Cala il tasso Bce? Le banche slovacche non se ne accorgono…

Nonostante il calo del tasso di interesse di riferimento stabilito dalla BCE la scorsa settimana (portandolo dall’1,50% all’1,25%, la prima azione a sorpresa del nuovo Governatore Mario Draghi), non scendono per il momento i tassi di interesse sui prestiti in Slovacchia, scriveva ieri il quotidiano Pravda. Le banche slovacche non hanno in programma una riduzione dei tassi di interesse sui prestiti anche se la mossa della Banca centrale europea fosse proprio pensata per dare spazio alle banche commerciali di concedere denaro a famiglie e imprese a tassi più bassi, il che attenuerebbe l’impatto di una crisi di rimbalzo.

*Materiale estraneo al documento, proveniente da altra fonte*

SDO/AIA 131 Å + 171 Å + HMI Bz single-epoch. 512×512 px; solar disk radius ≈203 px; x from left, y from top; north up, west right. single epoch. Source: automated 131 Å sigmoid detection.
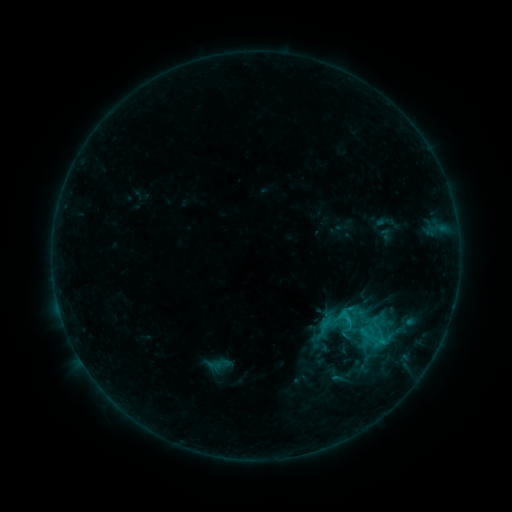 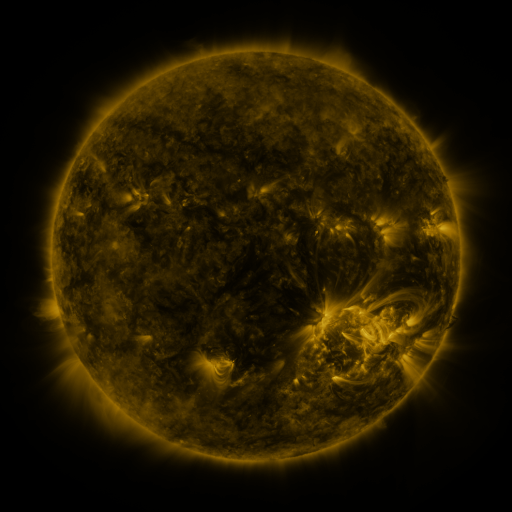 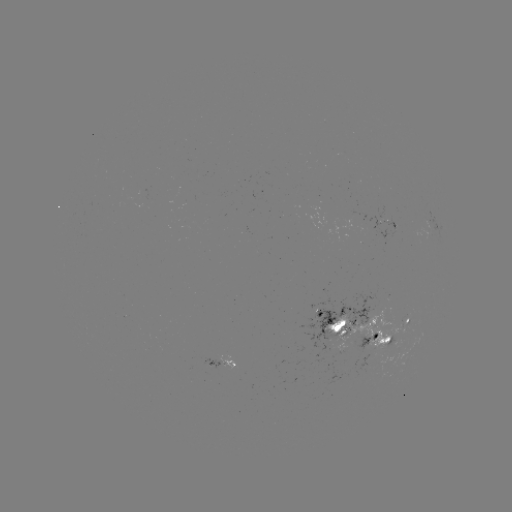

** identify sigmoid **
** (342, 319) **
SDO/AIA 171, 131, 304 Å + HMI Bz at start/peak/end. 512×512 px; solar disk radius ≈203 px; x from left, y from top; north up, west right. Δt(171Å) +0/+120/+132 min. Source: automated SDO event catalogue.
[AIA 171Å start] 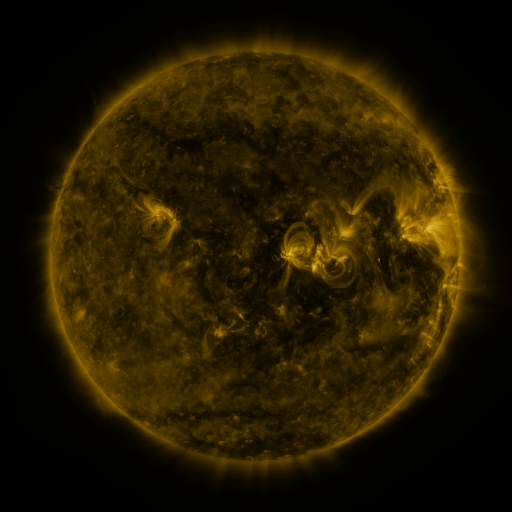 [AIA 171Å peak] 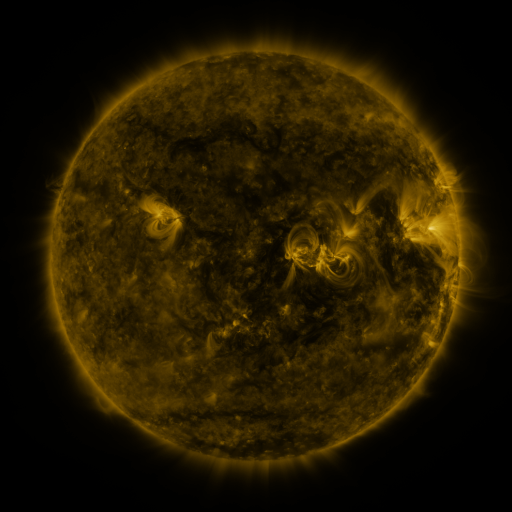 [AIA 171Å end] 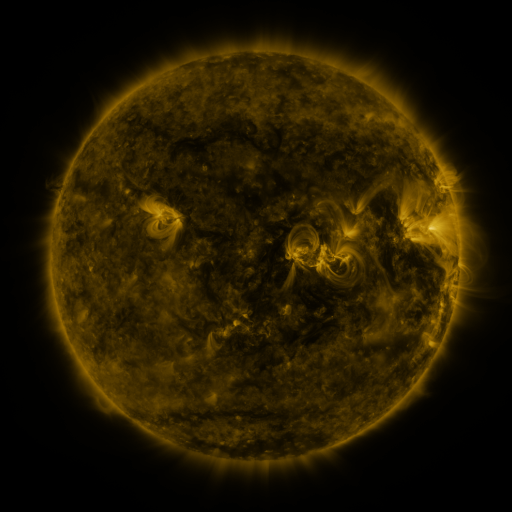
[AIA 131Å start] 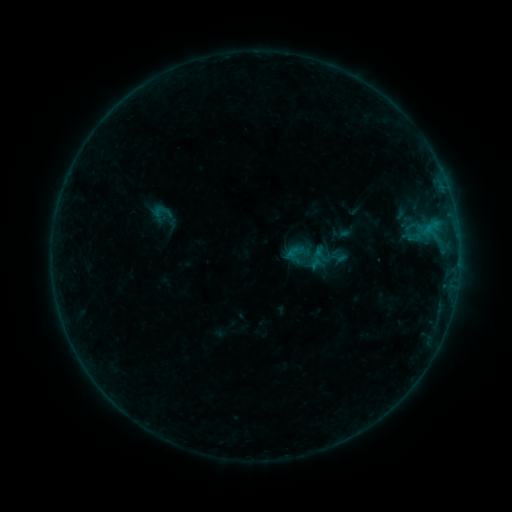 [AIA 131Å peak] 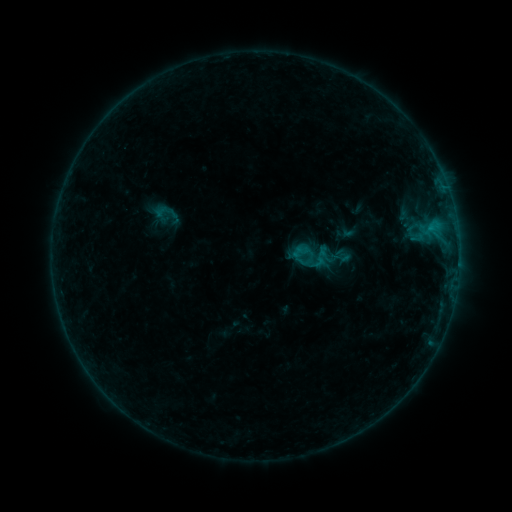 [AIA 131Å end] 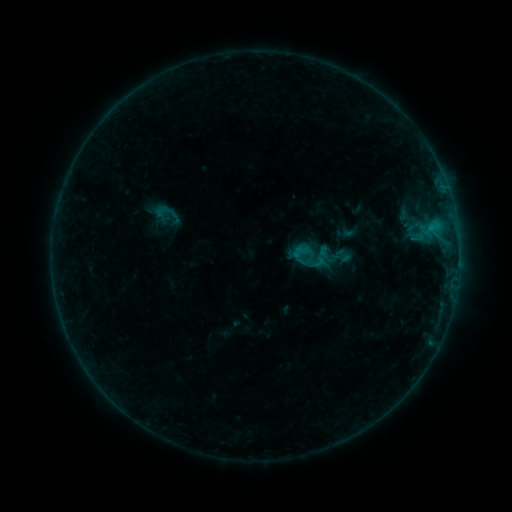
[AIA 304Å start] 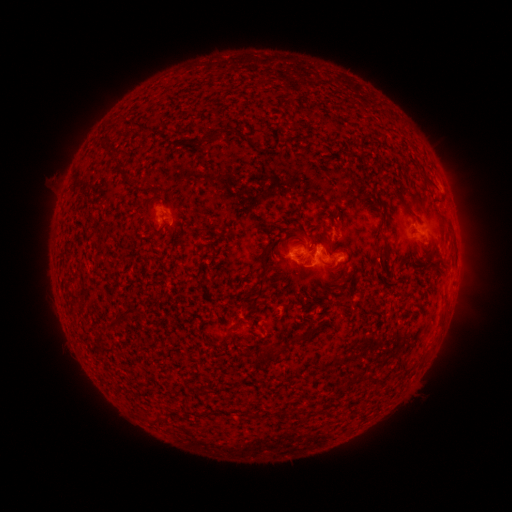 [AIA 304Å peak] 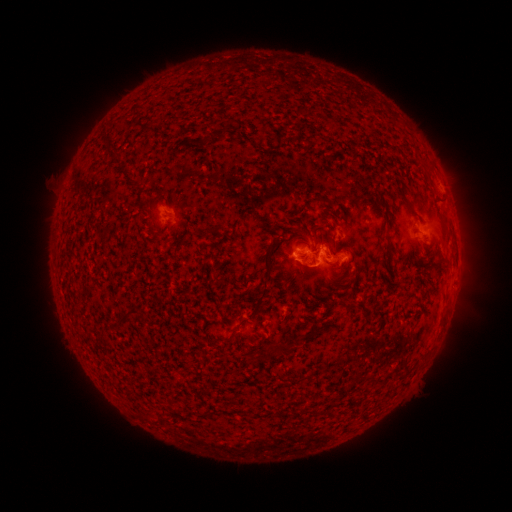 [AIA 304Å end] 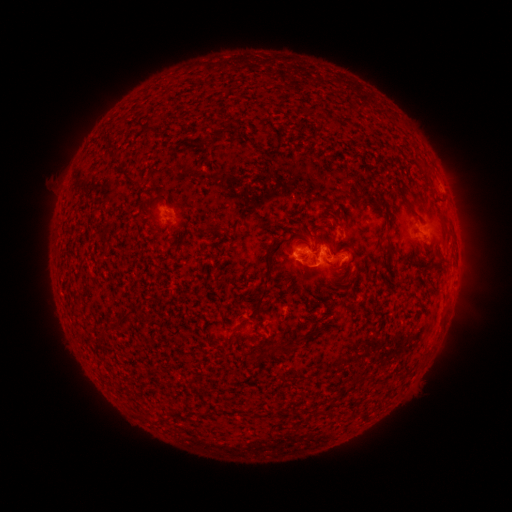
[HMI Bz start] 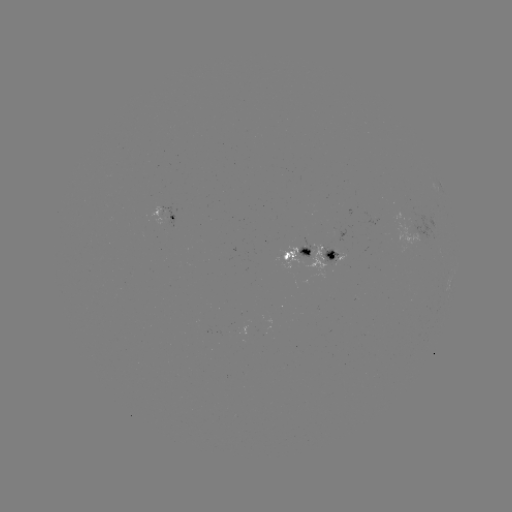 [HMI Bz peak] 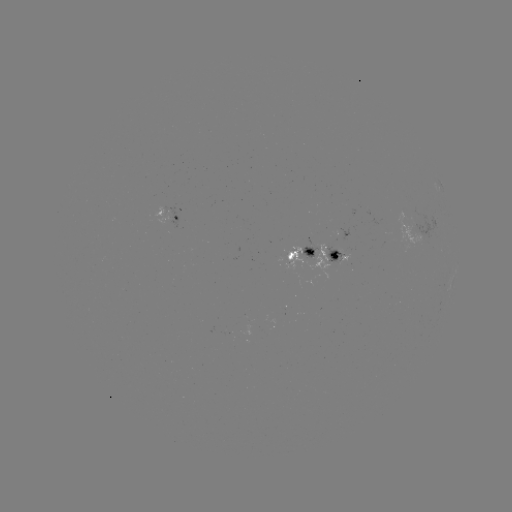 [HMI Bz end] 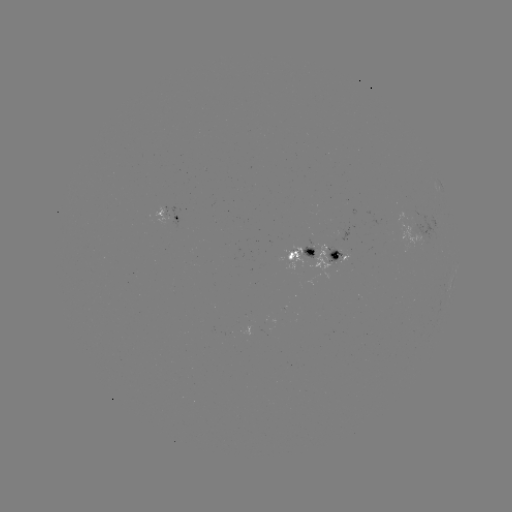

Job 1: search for emerging-flux region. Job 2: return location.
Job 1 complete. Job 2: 312,251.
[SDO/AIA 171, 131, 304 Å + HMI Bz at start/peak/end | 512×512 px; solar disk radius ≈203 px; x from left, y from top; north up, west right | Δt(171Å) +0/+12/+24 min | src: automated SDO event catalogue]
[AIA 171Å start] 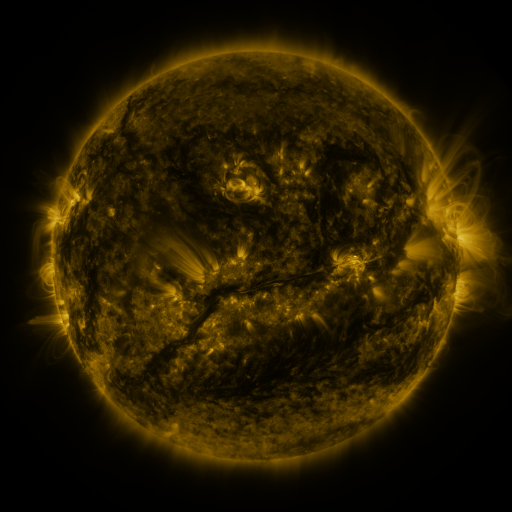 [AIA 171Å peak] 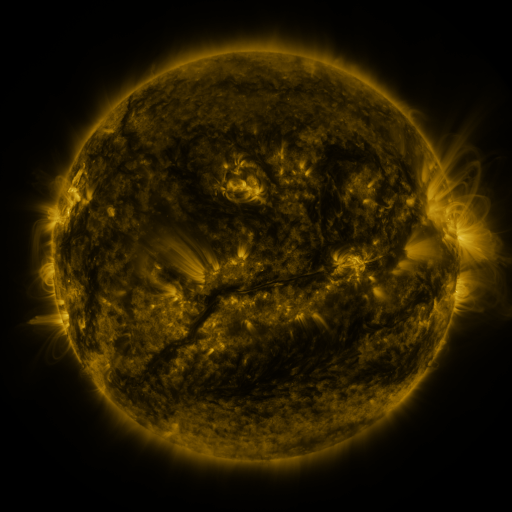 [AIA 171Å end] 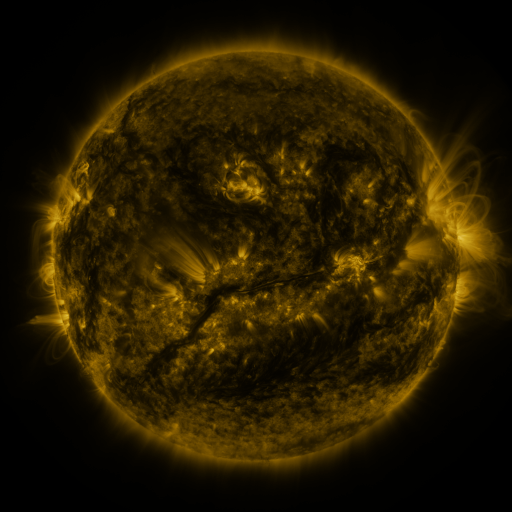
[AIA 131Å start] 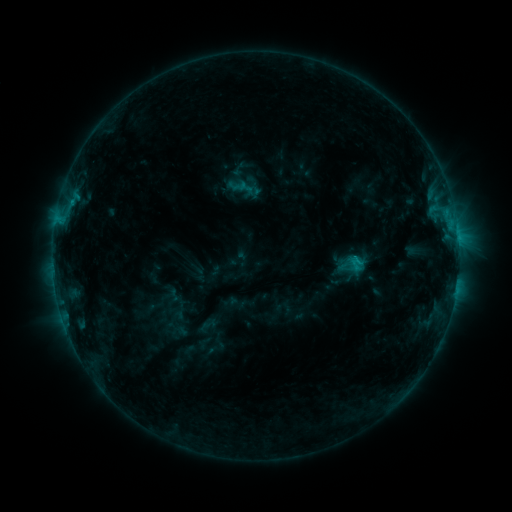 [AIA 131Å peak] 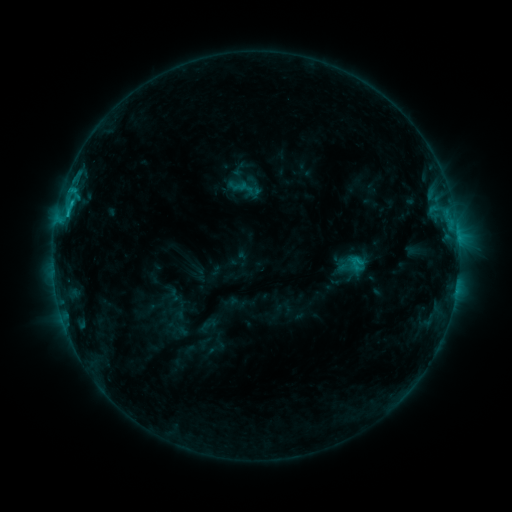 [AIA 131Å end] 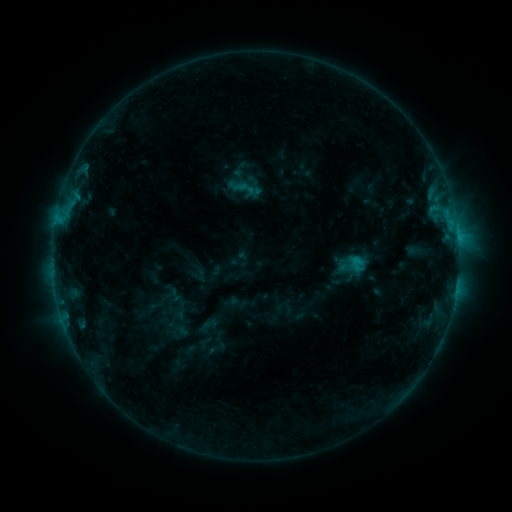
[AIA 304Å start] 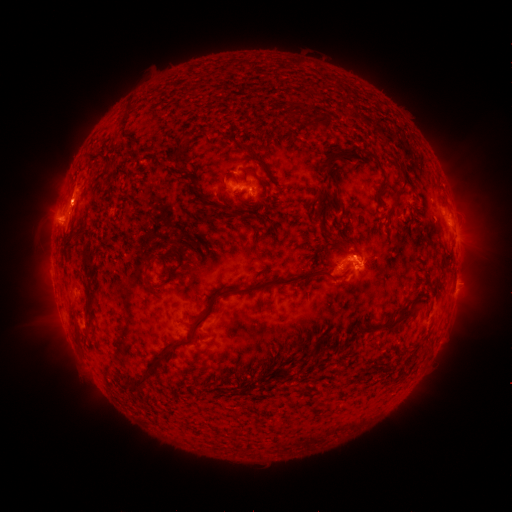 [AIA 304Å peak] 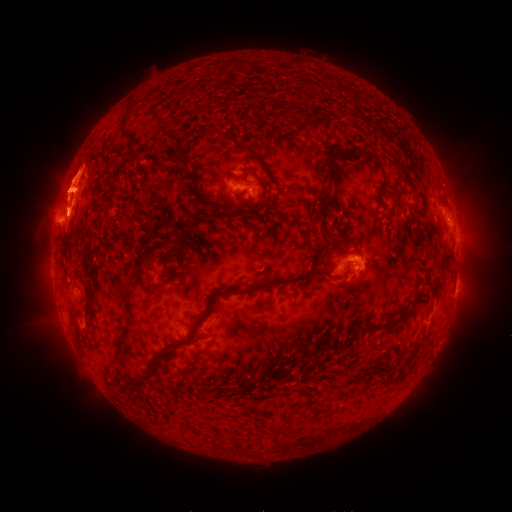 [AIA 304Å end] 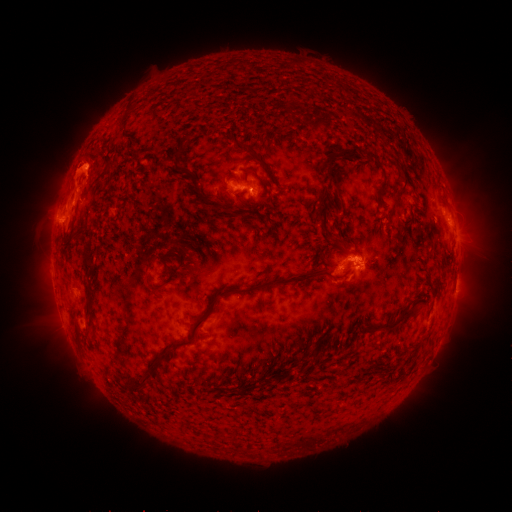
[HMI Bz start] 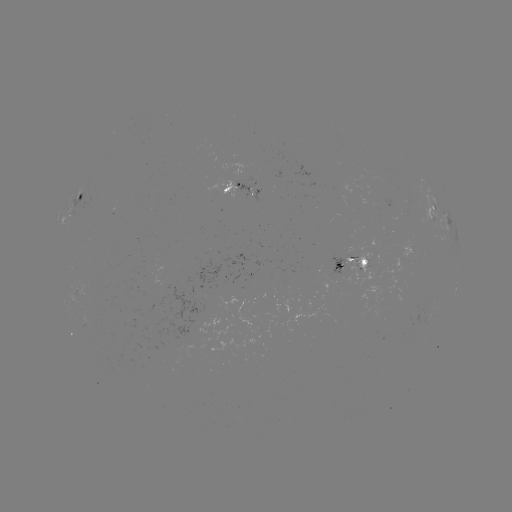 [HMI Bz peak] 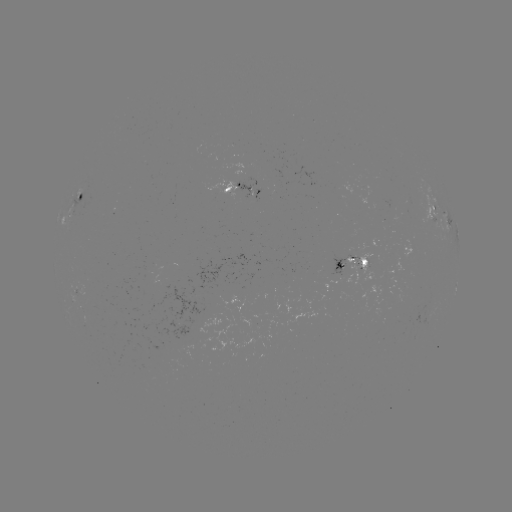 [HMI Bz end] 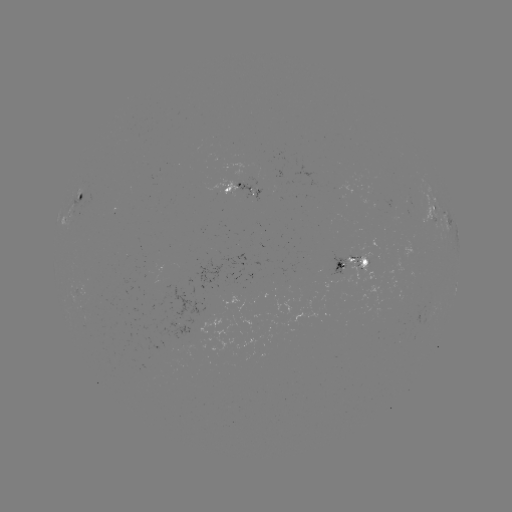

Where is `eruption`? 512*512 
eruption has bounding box [0, 97, 156, 283].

La BCE ha ridotto il tasso di 3 punti percentuali nel periodo 2008-2009, ma le banche slovacche hanno calato i loro interessi su prestiti immobiliari e mutui nello stesso periodo di appena lo 0,9% in media. Le banche in Slovacchia indicano un maggior rischio di prestiti non rimborsati, e mantenere il tasso invariato rappresenterebbe per loro una protezione da questo rischio. C’è inoltre da registrare la nuova introduzione dell’imposta speciale dello 0,4% sulle passività del sistema bancario in Slovacchia, che aumenterà i costi, si lamentano gli istituti finanziari.

Da come vanno le cose, scrive Pravda, è improbabile che il costo dei prestiti veda una diminuzione notevole anche se il tasso di interesse di riferimento tornasse all’1%. Questo è il livello al quale gli analisti prevedono che la Banca centrale europea riduca il tasso il prossimo mese.